Tudo é gratuito no jantar, organizado nesta ocasião pela prefeitura à margem de um festival ao ar livre.
A única condição é que os participantes cheguem com outra pessoa que não tenha seu mesmo estilo de vida.
Grotte convidou uma amiga iraniana que se mudou para a Áustria em 2013. Sua colega Neda Saffar hesitou, mas finalmente aceitou acompanhá-la.
“Como mulher imigrante e com sotaque estrangeiro, normalmente não discordo em uma conversa, e as pessoas têm cada vez mais preconceitos”, comentou Saffar, de 35 anos.
Para quebrar o gelo, os organizadores fornecem a cada participante duas perguntas para iniciar a conversa.

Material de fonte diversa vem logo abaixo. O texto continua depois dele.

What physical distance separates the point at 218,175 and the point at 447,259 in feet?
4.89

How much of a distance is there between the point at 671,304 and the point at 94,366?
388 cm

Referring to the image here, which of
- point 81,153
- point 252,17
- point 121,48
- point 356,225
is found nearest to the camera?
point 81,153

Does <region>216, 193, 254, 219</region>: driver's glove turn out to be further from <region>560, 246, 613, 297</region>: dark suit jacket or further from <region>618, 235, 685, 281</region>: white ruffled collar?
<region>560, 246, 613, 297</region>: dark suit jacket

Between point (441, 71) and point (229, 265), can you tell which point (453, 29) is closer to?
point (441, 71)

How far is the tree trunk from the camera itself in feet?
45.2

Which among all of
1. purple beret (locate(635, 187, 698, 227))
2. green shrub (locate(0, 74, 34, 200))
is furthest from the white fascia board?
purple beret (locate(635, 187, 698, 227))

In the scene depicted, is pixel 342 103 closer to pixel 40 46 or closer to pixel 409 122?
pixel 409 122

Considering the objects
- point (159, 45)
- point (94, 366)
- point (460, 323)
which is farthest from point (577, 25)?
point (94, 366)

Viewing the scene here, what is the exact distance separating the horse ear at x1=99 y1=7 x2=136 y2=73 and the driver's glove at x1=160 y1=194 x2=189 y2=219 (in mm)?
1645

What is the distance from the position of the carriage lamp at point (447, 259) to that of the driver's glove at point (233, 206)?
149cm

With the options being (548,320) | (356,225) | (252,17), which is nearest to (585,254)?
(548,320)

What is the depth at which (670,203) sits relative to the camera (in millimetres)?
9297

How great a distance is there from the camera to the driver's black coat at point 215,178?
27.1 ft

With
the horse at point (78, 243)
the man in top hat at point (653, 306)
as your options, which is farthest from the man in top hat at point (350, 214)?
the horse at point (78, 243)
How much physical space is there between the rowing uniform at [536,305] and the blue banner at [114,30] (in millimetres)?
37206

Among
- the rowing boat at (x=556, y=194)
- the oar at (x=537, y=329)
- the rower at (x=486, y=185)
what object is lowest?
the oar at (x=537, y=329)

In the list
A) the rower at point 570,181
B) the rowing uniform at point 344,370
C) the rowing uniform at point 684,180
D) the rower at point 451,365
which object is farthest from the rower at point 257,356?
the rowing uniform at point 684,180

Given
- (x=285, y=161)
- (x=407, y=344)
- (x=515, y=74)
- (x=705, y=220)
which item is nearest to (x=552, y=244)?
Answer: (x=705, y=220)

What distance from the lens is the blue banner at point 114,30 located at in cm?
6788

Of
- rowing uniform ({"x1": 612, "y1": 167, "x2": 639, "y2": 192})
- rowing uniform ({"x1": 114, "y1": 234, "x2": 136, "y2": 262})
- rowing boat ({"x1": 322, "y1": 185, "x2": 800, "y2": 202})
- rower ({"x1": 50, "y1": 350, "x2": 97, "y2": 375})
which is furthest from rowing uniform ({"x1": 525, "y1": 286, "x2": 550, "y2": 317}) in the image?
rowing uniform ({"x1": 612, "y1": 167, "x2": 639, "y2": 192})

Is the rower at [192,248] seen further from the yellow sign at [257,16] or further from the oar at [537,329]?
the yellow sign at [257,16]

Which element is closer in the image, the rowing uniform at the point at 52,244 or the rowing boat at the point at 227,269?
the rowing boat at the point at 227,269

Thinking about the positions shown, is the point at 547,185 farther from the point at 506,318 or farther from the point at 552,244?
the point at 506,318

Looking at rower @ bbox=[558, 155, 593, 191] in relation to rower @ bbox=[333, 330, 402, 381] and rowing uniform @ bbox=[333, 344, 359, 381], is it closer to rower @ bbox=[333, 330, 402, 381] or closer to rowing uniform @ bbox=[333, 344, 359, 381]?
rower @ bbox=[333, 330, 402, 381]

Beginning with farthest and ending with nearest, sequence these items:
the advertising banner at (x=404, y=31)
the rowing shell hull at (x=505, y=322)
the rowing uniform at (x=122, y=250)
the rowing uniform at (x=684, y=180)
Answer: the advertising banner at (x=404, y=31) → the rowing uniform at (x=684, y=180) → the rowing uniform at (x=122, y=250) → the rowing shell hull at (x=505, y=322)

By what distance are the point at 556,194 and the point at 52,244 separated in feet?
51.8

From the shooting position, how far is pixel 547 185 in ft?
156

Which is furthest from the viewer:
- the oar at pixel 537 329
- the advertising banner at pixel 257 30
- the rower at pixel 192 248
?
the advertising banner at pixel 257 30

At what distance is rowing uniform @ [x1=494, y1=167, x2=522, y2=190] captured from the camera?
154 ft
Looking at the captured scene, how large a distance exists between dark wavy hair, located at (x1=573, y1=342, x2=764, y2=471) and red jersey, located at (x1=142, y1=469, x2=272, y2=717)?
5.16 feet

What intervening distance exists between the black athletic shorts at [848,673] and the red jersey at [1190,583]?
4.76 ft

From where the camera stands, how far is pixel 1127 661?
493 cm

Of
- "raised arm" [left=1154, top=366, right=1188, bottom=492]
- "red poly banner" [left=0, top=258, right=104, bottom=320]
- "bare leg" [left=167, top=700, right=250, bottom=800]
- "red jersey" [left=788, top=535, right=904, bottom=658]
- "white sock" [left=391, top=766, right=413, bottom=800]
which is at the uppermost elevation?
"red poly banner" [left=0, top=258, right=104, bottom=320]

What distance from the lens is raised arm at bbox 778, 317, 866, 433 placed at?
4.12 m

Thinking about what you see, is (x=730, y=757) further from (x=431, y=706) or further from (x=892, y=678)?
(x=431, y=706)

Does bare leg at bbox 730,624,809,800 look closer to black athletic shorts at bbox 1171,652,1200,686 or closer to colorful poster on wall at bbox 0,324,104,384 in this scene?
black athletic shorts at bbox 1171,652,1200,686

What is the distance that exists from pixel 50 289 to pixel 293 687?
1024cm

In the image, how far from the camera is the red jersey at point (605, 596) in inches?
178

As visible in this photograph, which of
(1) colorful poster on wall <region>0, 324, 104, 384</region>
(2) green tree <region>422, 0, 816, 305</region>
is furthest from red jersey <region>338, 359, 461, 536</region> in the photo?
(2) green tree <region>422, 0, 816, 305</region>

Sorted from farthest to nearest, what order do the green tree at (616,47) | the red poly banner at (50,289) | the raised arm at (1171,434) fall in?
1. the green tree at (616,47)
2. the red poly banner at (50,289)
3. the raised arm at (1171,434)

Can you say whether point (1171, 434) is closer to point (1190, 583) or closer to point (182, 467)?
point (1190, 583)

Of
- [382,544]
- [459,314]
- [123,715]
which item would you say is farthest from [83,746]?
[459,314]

Os risos se espalham conforme a noite avança e, quando surgem opiniões divergentes, os participantes tratam-se com respeito, mesmo ao discutir temas delicados como a integração de crianças que não falam alemão nas escolas públicas.
“Esses encontros exigem que você saia da sua zona de conforto”, apontou Katharina Jeschke, chefe na Áustria do grupo Mesas Redondas e Quadradas, que organiza os jantares.
“Muitos participantes dizem que inicialmente não sabiam quem levar porque sempre andam com as mesmas pessoas… a mesa oferece um senso de pertencimento”, acrescentou.
O projeto foi concebido no ano passado, quando os violentos confrontos verbais entre políticos durante campanhas eleitorais em países ocidentais revelaram até que ponto as pessoas estavam perdendo o respeito mútuo, comentou Jeschke.
Na Áustria, o Partido da Liberdade (FPÖ), de extrema direita, venceu as eleições de setembro pela primeira vez, embora não tenha conseguido formar governo.
O projeto foi criado pelo bispo de Innsbruck e dois vienenses membros da Comunidade Emmanuel, uma iniciativa católica internacional que promove o diálogo.
Ao concluir o evento, os participantes celebram por terem “aprendido coisas”, trocam números de telefone com seus novos conhecidos e partem com a ideia de organizar encontros similares para ajudar outros a encontrar seu lugar à mesa.